The query itself CAN be shortened:

mysql> SELECT count(*) FROM pligg_pageviews WHERE pv_type = 'story';

+----------+
| count(*) |
+----------+
|    11329 |
+----------+
1 row in set (0.05 sec)

And we have informed the developers of Pligg and the module Page Statistics v 0.2 of the issue and urged them to change the code as soon as possible - however it sure does seem to us that this is poor use of memory and should not be consuming multiple gigabytes of memory during execution.
[17 Jan 2009 13:48] Valeriy Kravchuk
Thank you for a problem report. Please, send the results of:

EXPLAIN SELECT
  count(*)
FROM
  pligg_pageviews, pligg_links
WHERE
  `pv_type`='story'
AND
  link_id IN(
    SELECT DISTINCT
      link_id
    FROM
      pligg_links
    WHERE
      link_id = pv_page_id)\G

from your environment.
[19 Jan 2009 2:16] Daniel Smythe
Here's the Explain output. It is a considerable number of rows, however still seems out of place to me:

mysql> EXPLAIN SELECT count(*) FROM pligg_pageviews,pligg_links WHERE `pv_type`='story' AND link_id IN(SELECT DISTINCT link_id FROM pligg_links WHERE link_id=pv_page_id);
+----+--------------------+-----------------+--------+---------------+---------+---------+------------------------------------+-------+-------------------------------------------+
| id | select_type        | table           | type   | possible_keys | key     | key_len | ref                                | rows  | Extra                                     |
+----+--------------------+-----------------+--------+---------------+---------+---------+------------------------------------+-------+-------------------------------------------+
|  1 | PRIMARY            | pligg_pageviews | ref    | pv_type       | pv_type |       1 | const                              | 11359 | Using where; Using index                  |
|  1 | PRIMARY            | pligg_links     | index  | NULL          | PRIMARY |       4 | NULL                               |  1480 | Using where; Using index                  |
|  2 | DEPENDENT SUBQUERY | pligg_links     | eq_ref | PRIMARY       | PRIMARY |       4 | newsurl.pligg_pageviews.pv_page_id |     1 | Using where; Using index; Using temporary |
+----+--------------------+-----------------+--------+---------------+---------+---------+------------------------------------+-------+-------------------------------------------+
3 rows in set (0.00 sec)

mysql> select 11357*1480;
+------------+
| 11357*1480 |
+------------+
|   16808360 |
+------------+
1 row in set (0.00 sec)

We're still only talking about 3MB of data or so.

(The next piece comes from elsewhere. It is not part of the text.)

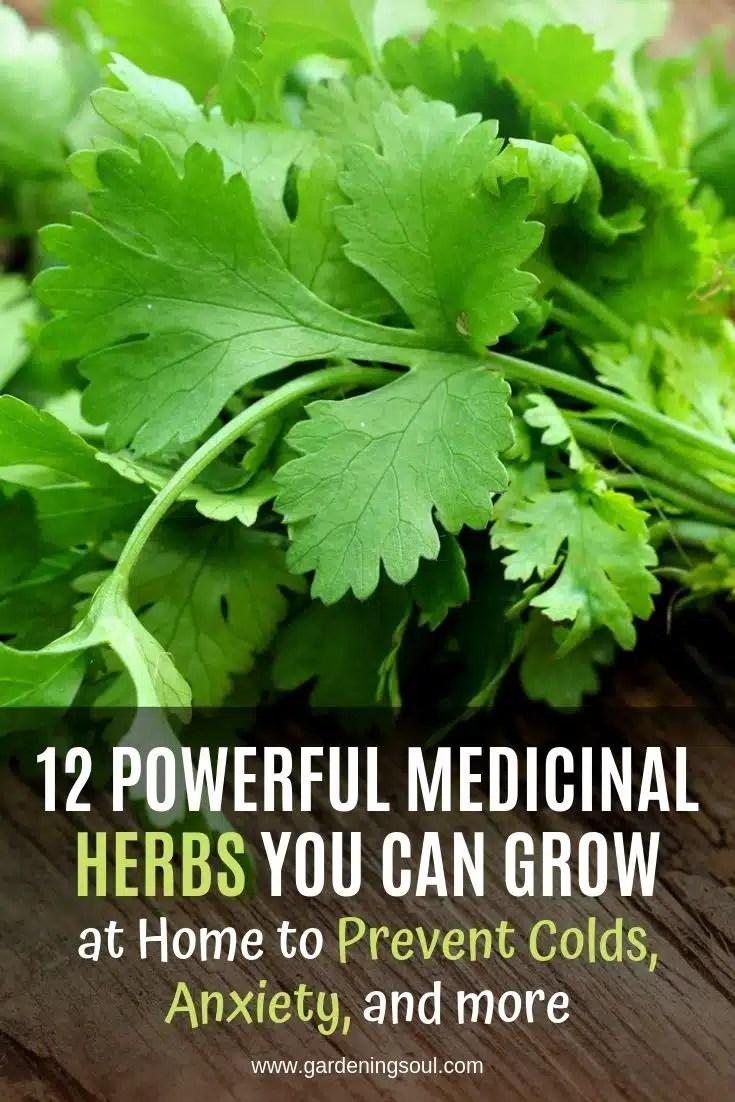 12 Powerful Medicinal Herbs you can Grow - Gardening Soul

mysql> show table status like 'pligg_links';
+-------------+--------+---------+------------+------+----------------+-------------+-----------------+--------------+-----------+----------------+---------------------+---------------------+------------+-----------------+----------+----------------+---------+
| Name        | Engine | Version | Row_format | Rows | Avg_row_length | Data_length | Max_data_length | Index_length | Data_free | Auto_increment | Create_time         | Update_time         | Check_time | Collation       | Checksum | Create_options | Comment |
+-------------+--------+---------+------------+------+----------------+-------------+-----------------+--------------+-----------+----------------+---------------------+---------------------+------------+-----------------+----------+----------------+---------+
| pligg_links | MyISAM |       9 | Dynamic    | 1480 |           1364 |     2019200 |      4294967295 |      3322880 |         0 |           1481 | 2008-10-22 02:29:21 | 2009-01-16 09:18:32 | NULL       | utf8_general_ci |     NULL |                |         |
+-------------+--------+---------+------------+------+----------------+-------------+-----------------+--------------+-----------+----------------+---------------------+---------------------+------------+-----------------+----------+----------------+---------+
1 row in set (0.00 sec)

mysql> show table status like 'pligg_pageviews';
+-----------------+--------+---------+------------+-------+----------------+-------------+-----------------+--------------+-----------+----------------+---------------------+---------------------+------------+-----------------+----------+----------------+---------+
| Name            | Engine | Version | Row_format | Rows  | Avg_row_length | Data_length | Max_data_length | Index_length | Data_free | Auto_increment | Create_time         | Update_time         | Check_time | Collation       | Checksum | Create_options | Comment |
+-----------------+--------+---------+------------+-------+----------------+-------------+-----------------+--------------+-----------+----------------+---------------------+---------------------+------------+-----------------+----------+----------------+---------+
| pligg_pageviews | MyISAM |       9 | Dynamic    | 26262 |             33 |      874184 |      4294967295 |       630784 |         0 |          26263 | 2008-10-22 02:29:21 | 2009-01-16 10:40:12 | NULL       | utf8_general_ci |     NULL |                |         |
+-----------------+--------+---------+------------+-------+----------------+-------------+-----------------+--------------+-----------+----------------+---------------------+---------------------+------------+-----------------+----------+----------------+---------+
1 row in set (0.00 sec)
[19 Jan 2009 2:22] Daniel Smythe
And also, the specific binaries we are using - perhaps using x86_64 binaries is part of the issue:

mysql-max-4.1.22-unknown-linux-gnu-x86_64-glibc23
mysql-5.0.67-linux-x86_64-glibc23
[19 Jan 2009 7:06] Sveta Smirnova
This is duplicate of bug #42037